(Goal of the exercise) Every record must be repeated exactly, with no omission.

(Exercise inputs)
+ + + +

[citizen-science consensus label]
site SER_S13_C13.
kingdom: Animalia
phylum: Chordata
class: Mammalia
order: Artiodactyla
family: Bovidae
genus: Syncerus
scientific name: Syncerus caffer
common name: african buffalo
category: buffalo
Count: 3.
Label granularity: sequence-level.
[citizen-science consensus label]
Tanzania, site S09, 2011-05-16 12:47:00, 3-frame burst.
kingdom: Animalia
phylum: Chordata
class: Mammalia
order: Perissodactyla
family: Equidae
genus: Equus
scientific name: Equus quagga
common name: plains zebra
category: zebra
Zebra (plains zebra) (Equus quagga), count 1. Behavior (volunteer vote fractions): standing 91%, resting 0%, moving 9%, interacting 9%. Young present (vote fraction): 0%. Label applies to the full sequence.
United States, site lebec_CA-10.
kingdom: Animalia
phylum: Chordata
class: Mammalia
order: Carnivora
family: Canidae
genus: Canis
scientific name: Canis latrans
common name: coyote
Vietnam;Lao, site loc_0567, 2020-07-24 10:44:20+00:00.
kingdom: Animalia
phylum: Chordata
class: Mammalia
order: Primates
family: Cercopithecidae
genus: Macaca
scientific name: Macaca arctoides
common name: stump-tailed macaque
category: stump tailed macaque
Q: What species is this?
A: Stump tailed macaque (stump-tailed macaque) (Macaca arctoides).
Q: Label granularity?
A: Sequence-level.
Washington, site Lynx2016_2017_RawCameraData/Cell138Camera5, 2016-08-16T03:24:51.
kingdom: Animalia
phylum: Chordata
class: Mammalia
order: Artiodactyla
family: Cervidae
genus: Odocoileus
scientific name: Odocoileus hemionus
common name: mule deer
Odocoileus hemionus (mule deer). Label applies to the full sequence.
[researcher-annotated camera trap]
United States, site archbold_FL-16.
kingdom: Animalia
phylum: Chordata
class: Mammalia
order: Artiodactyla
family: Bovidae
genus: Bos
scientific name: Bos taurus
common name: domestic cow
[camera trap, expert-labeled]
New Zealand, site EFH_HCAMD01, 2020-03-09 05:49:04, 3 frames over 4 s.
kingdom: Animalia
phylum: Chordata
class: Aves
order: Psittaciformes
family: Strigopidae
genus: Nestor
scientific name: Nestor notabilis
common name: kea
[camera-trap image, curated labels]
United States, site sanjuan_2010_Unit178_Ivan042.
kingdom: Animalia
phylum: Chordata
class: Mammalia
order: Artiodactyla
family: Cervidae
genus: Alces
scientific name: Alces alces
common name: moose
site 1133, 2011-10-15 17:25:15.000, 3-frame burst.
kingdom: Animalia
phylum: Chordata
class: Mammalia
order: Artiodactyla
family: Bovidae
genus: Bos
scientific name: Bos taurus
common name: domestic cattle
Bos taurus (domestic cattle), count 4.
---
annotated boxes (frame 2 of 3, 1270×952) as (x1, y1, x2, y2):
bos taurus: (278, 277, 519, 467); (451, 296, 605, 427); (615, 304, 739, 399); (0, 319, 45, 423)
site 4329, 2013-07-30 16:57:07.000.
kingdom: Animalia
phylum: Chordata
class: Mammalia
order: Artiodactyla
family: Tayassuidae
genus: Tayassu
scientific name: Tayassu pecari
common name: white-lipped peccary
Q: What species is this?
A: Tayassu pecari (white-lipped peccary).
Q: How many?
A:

+ + + +

(Response for this exercise)
[citizen-science consensus label]
site SER_S13_C13.
kingdom: Animalia
phylum: Chordata
class: Mammalia
order: Artiodactyla
family: Bovidae
genus: Syncerus
scientific name: Syncerus caffer
common name: african buffalo
category: buffalo
Count: 3.
Label granularity: sequence-level.
[citizen-science consensus label]
Tanzania, site S09, 2011-05-16 12:47:00, 3-frame burst.
kingdom: Animalia
phylum: Chordata
class: Mammalia
order: Perissodactyla
family: Equidae
genus: Equus
scientific name: Equus quagga
common name: plains zebra
category: zebra
Zebra (plains zebra) (Equus quagga), count 1. Behavior (volunteer vote fractions): standing 91%, resting 0%, moving 9%, interacting 9%. Young present (vote fraction): 0%. Label applies to the full sequence.
United States, site lebec_CA-10.
kingdom: Animalia
phylum: Chordata
class: Mammalia
order: Carnivora
family: Canidae
genus: Canis
scientific name: Canis latrans
common name: coyote
Vietnam;Lao, site loc_0567, 2020-07-24 10:44:20+00:00.
kingdom: Animalia
phylum: Chordata
class: Mammalia
order: Primates
family: Cercopithecidae
genus: Macaca
scientific name: Macaca arctoides
common name: stump-tailed macaque
category: stump tailed macaque
Q: What species is this?
A: Stump tailed macaque (stump-tailed macaque) (Macaca arctoides).
Q: Label granularity?
A: Sequence-level.
Washington, site Lynx2016_2017_RawCameraData/Cell138Camera5, 2016-08-16T03:24:51.
kingdom: Animalia
phylum: Chordata
class: Mammalia
order: Artiodactyla
family: Cervidae
genus: Odocoileus
scientific name: Odocoileus hemionus
common name: mule deer
Odocoileus hemionus (mule deer). Label applies to the full sequence.
[researcher-annotated camera trap]
United States, site archbold_FL-16.
kingdom: Animalia
phylum: Chordata
class: Mammalia
order: Artiodactyla
family: Bovidae
genus: Bos
scientific name: Bos taurus
common name: domestic cow
[camera trap, expert-labeled]
New Zealand, site EFH_HCAMD01, 2020-03-09 05:49:04, 3 frames over 4 s.
kingdom: Animalia
phylum: Chordata
class: Aves
order: Psittaciformes
family: Strigopidae
genus: Nestor
scientific name: Nestor notabilis
common name: kea
[camera-trap image, curated labels]
United States, site sanjuan_2010_Unit178_Ivan042.
kingdom: Animalia
phylum: Chordata
class: Mammalia
order: Artiodactyla
family: Cervidae
genus: Alces
scientific name: Alces alces
common name: moose
site 1133, 2011-10-15 17:25:15.000, 3-frame burst.
kingdom: Animalia
phylum: Chordata
class: Mammalia
order: Artiodactyla
family: Bovidae
genus: Bos
scientific name: Bos taurus
common name: domestic cattle
Bos taurus (domestic cattle), count 4.
---
annotated boxes (frame 2 of 3, 1270×952) as (x1, y1, x2, y2):
bos taurus: (278, 277, 519, 467); (451, 296, 605, 427); (615, 304, 739, 399); (0, 319, 45, 423)
site 4329, 2013-07-30 16:57:07.000.
kingdom: Animalia
phylum: Chordata
class: Mammalia
order: Artiodactyla
family: Tayassuidae
genus: Tayassu
scientific name: Tayassu pecari
common name: white-lipped peccary
Q: What species is this?
A: Tayassu pecari (white-lipped peccary).
Q: How many?
A:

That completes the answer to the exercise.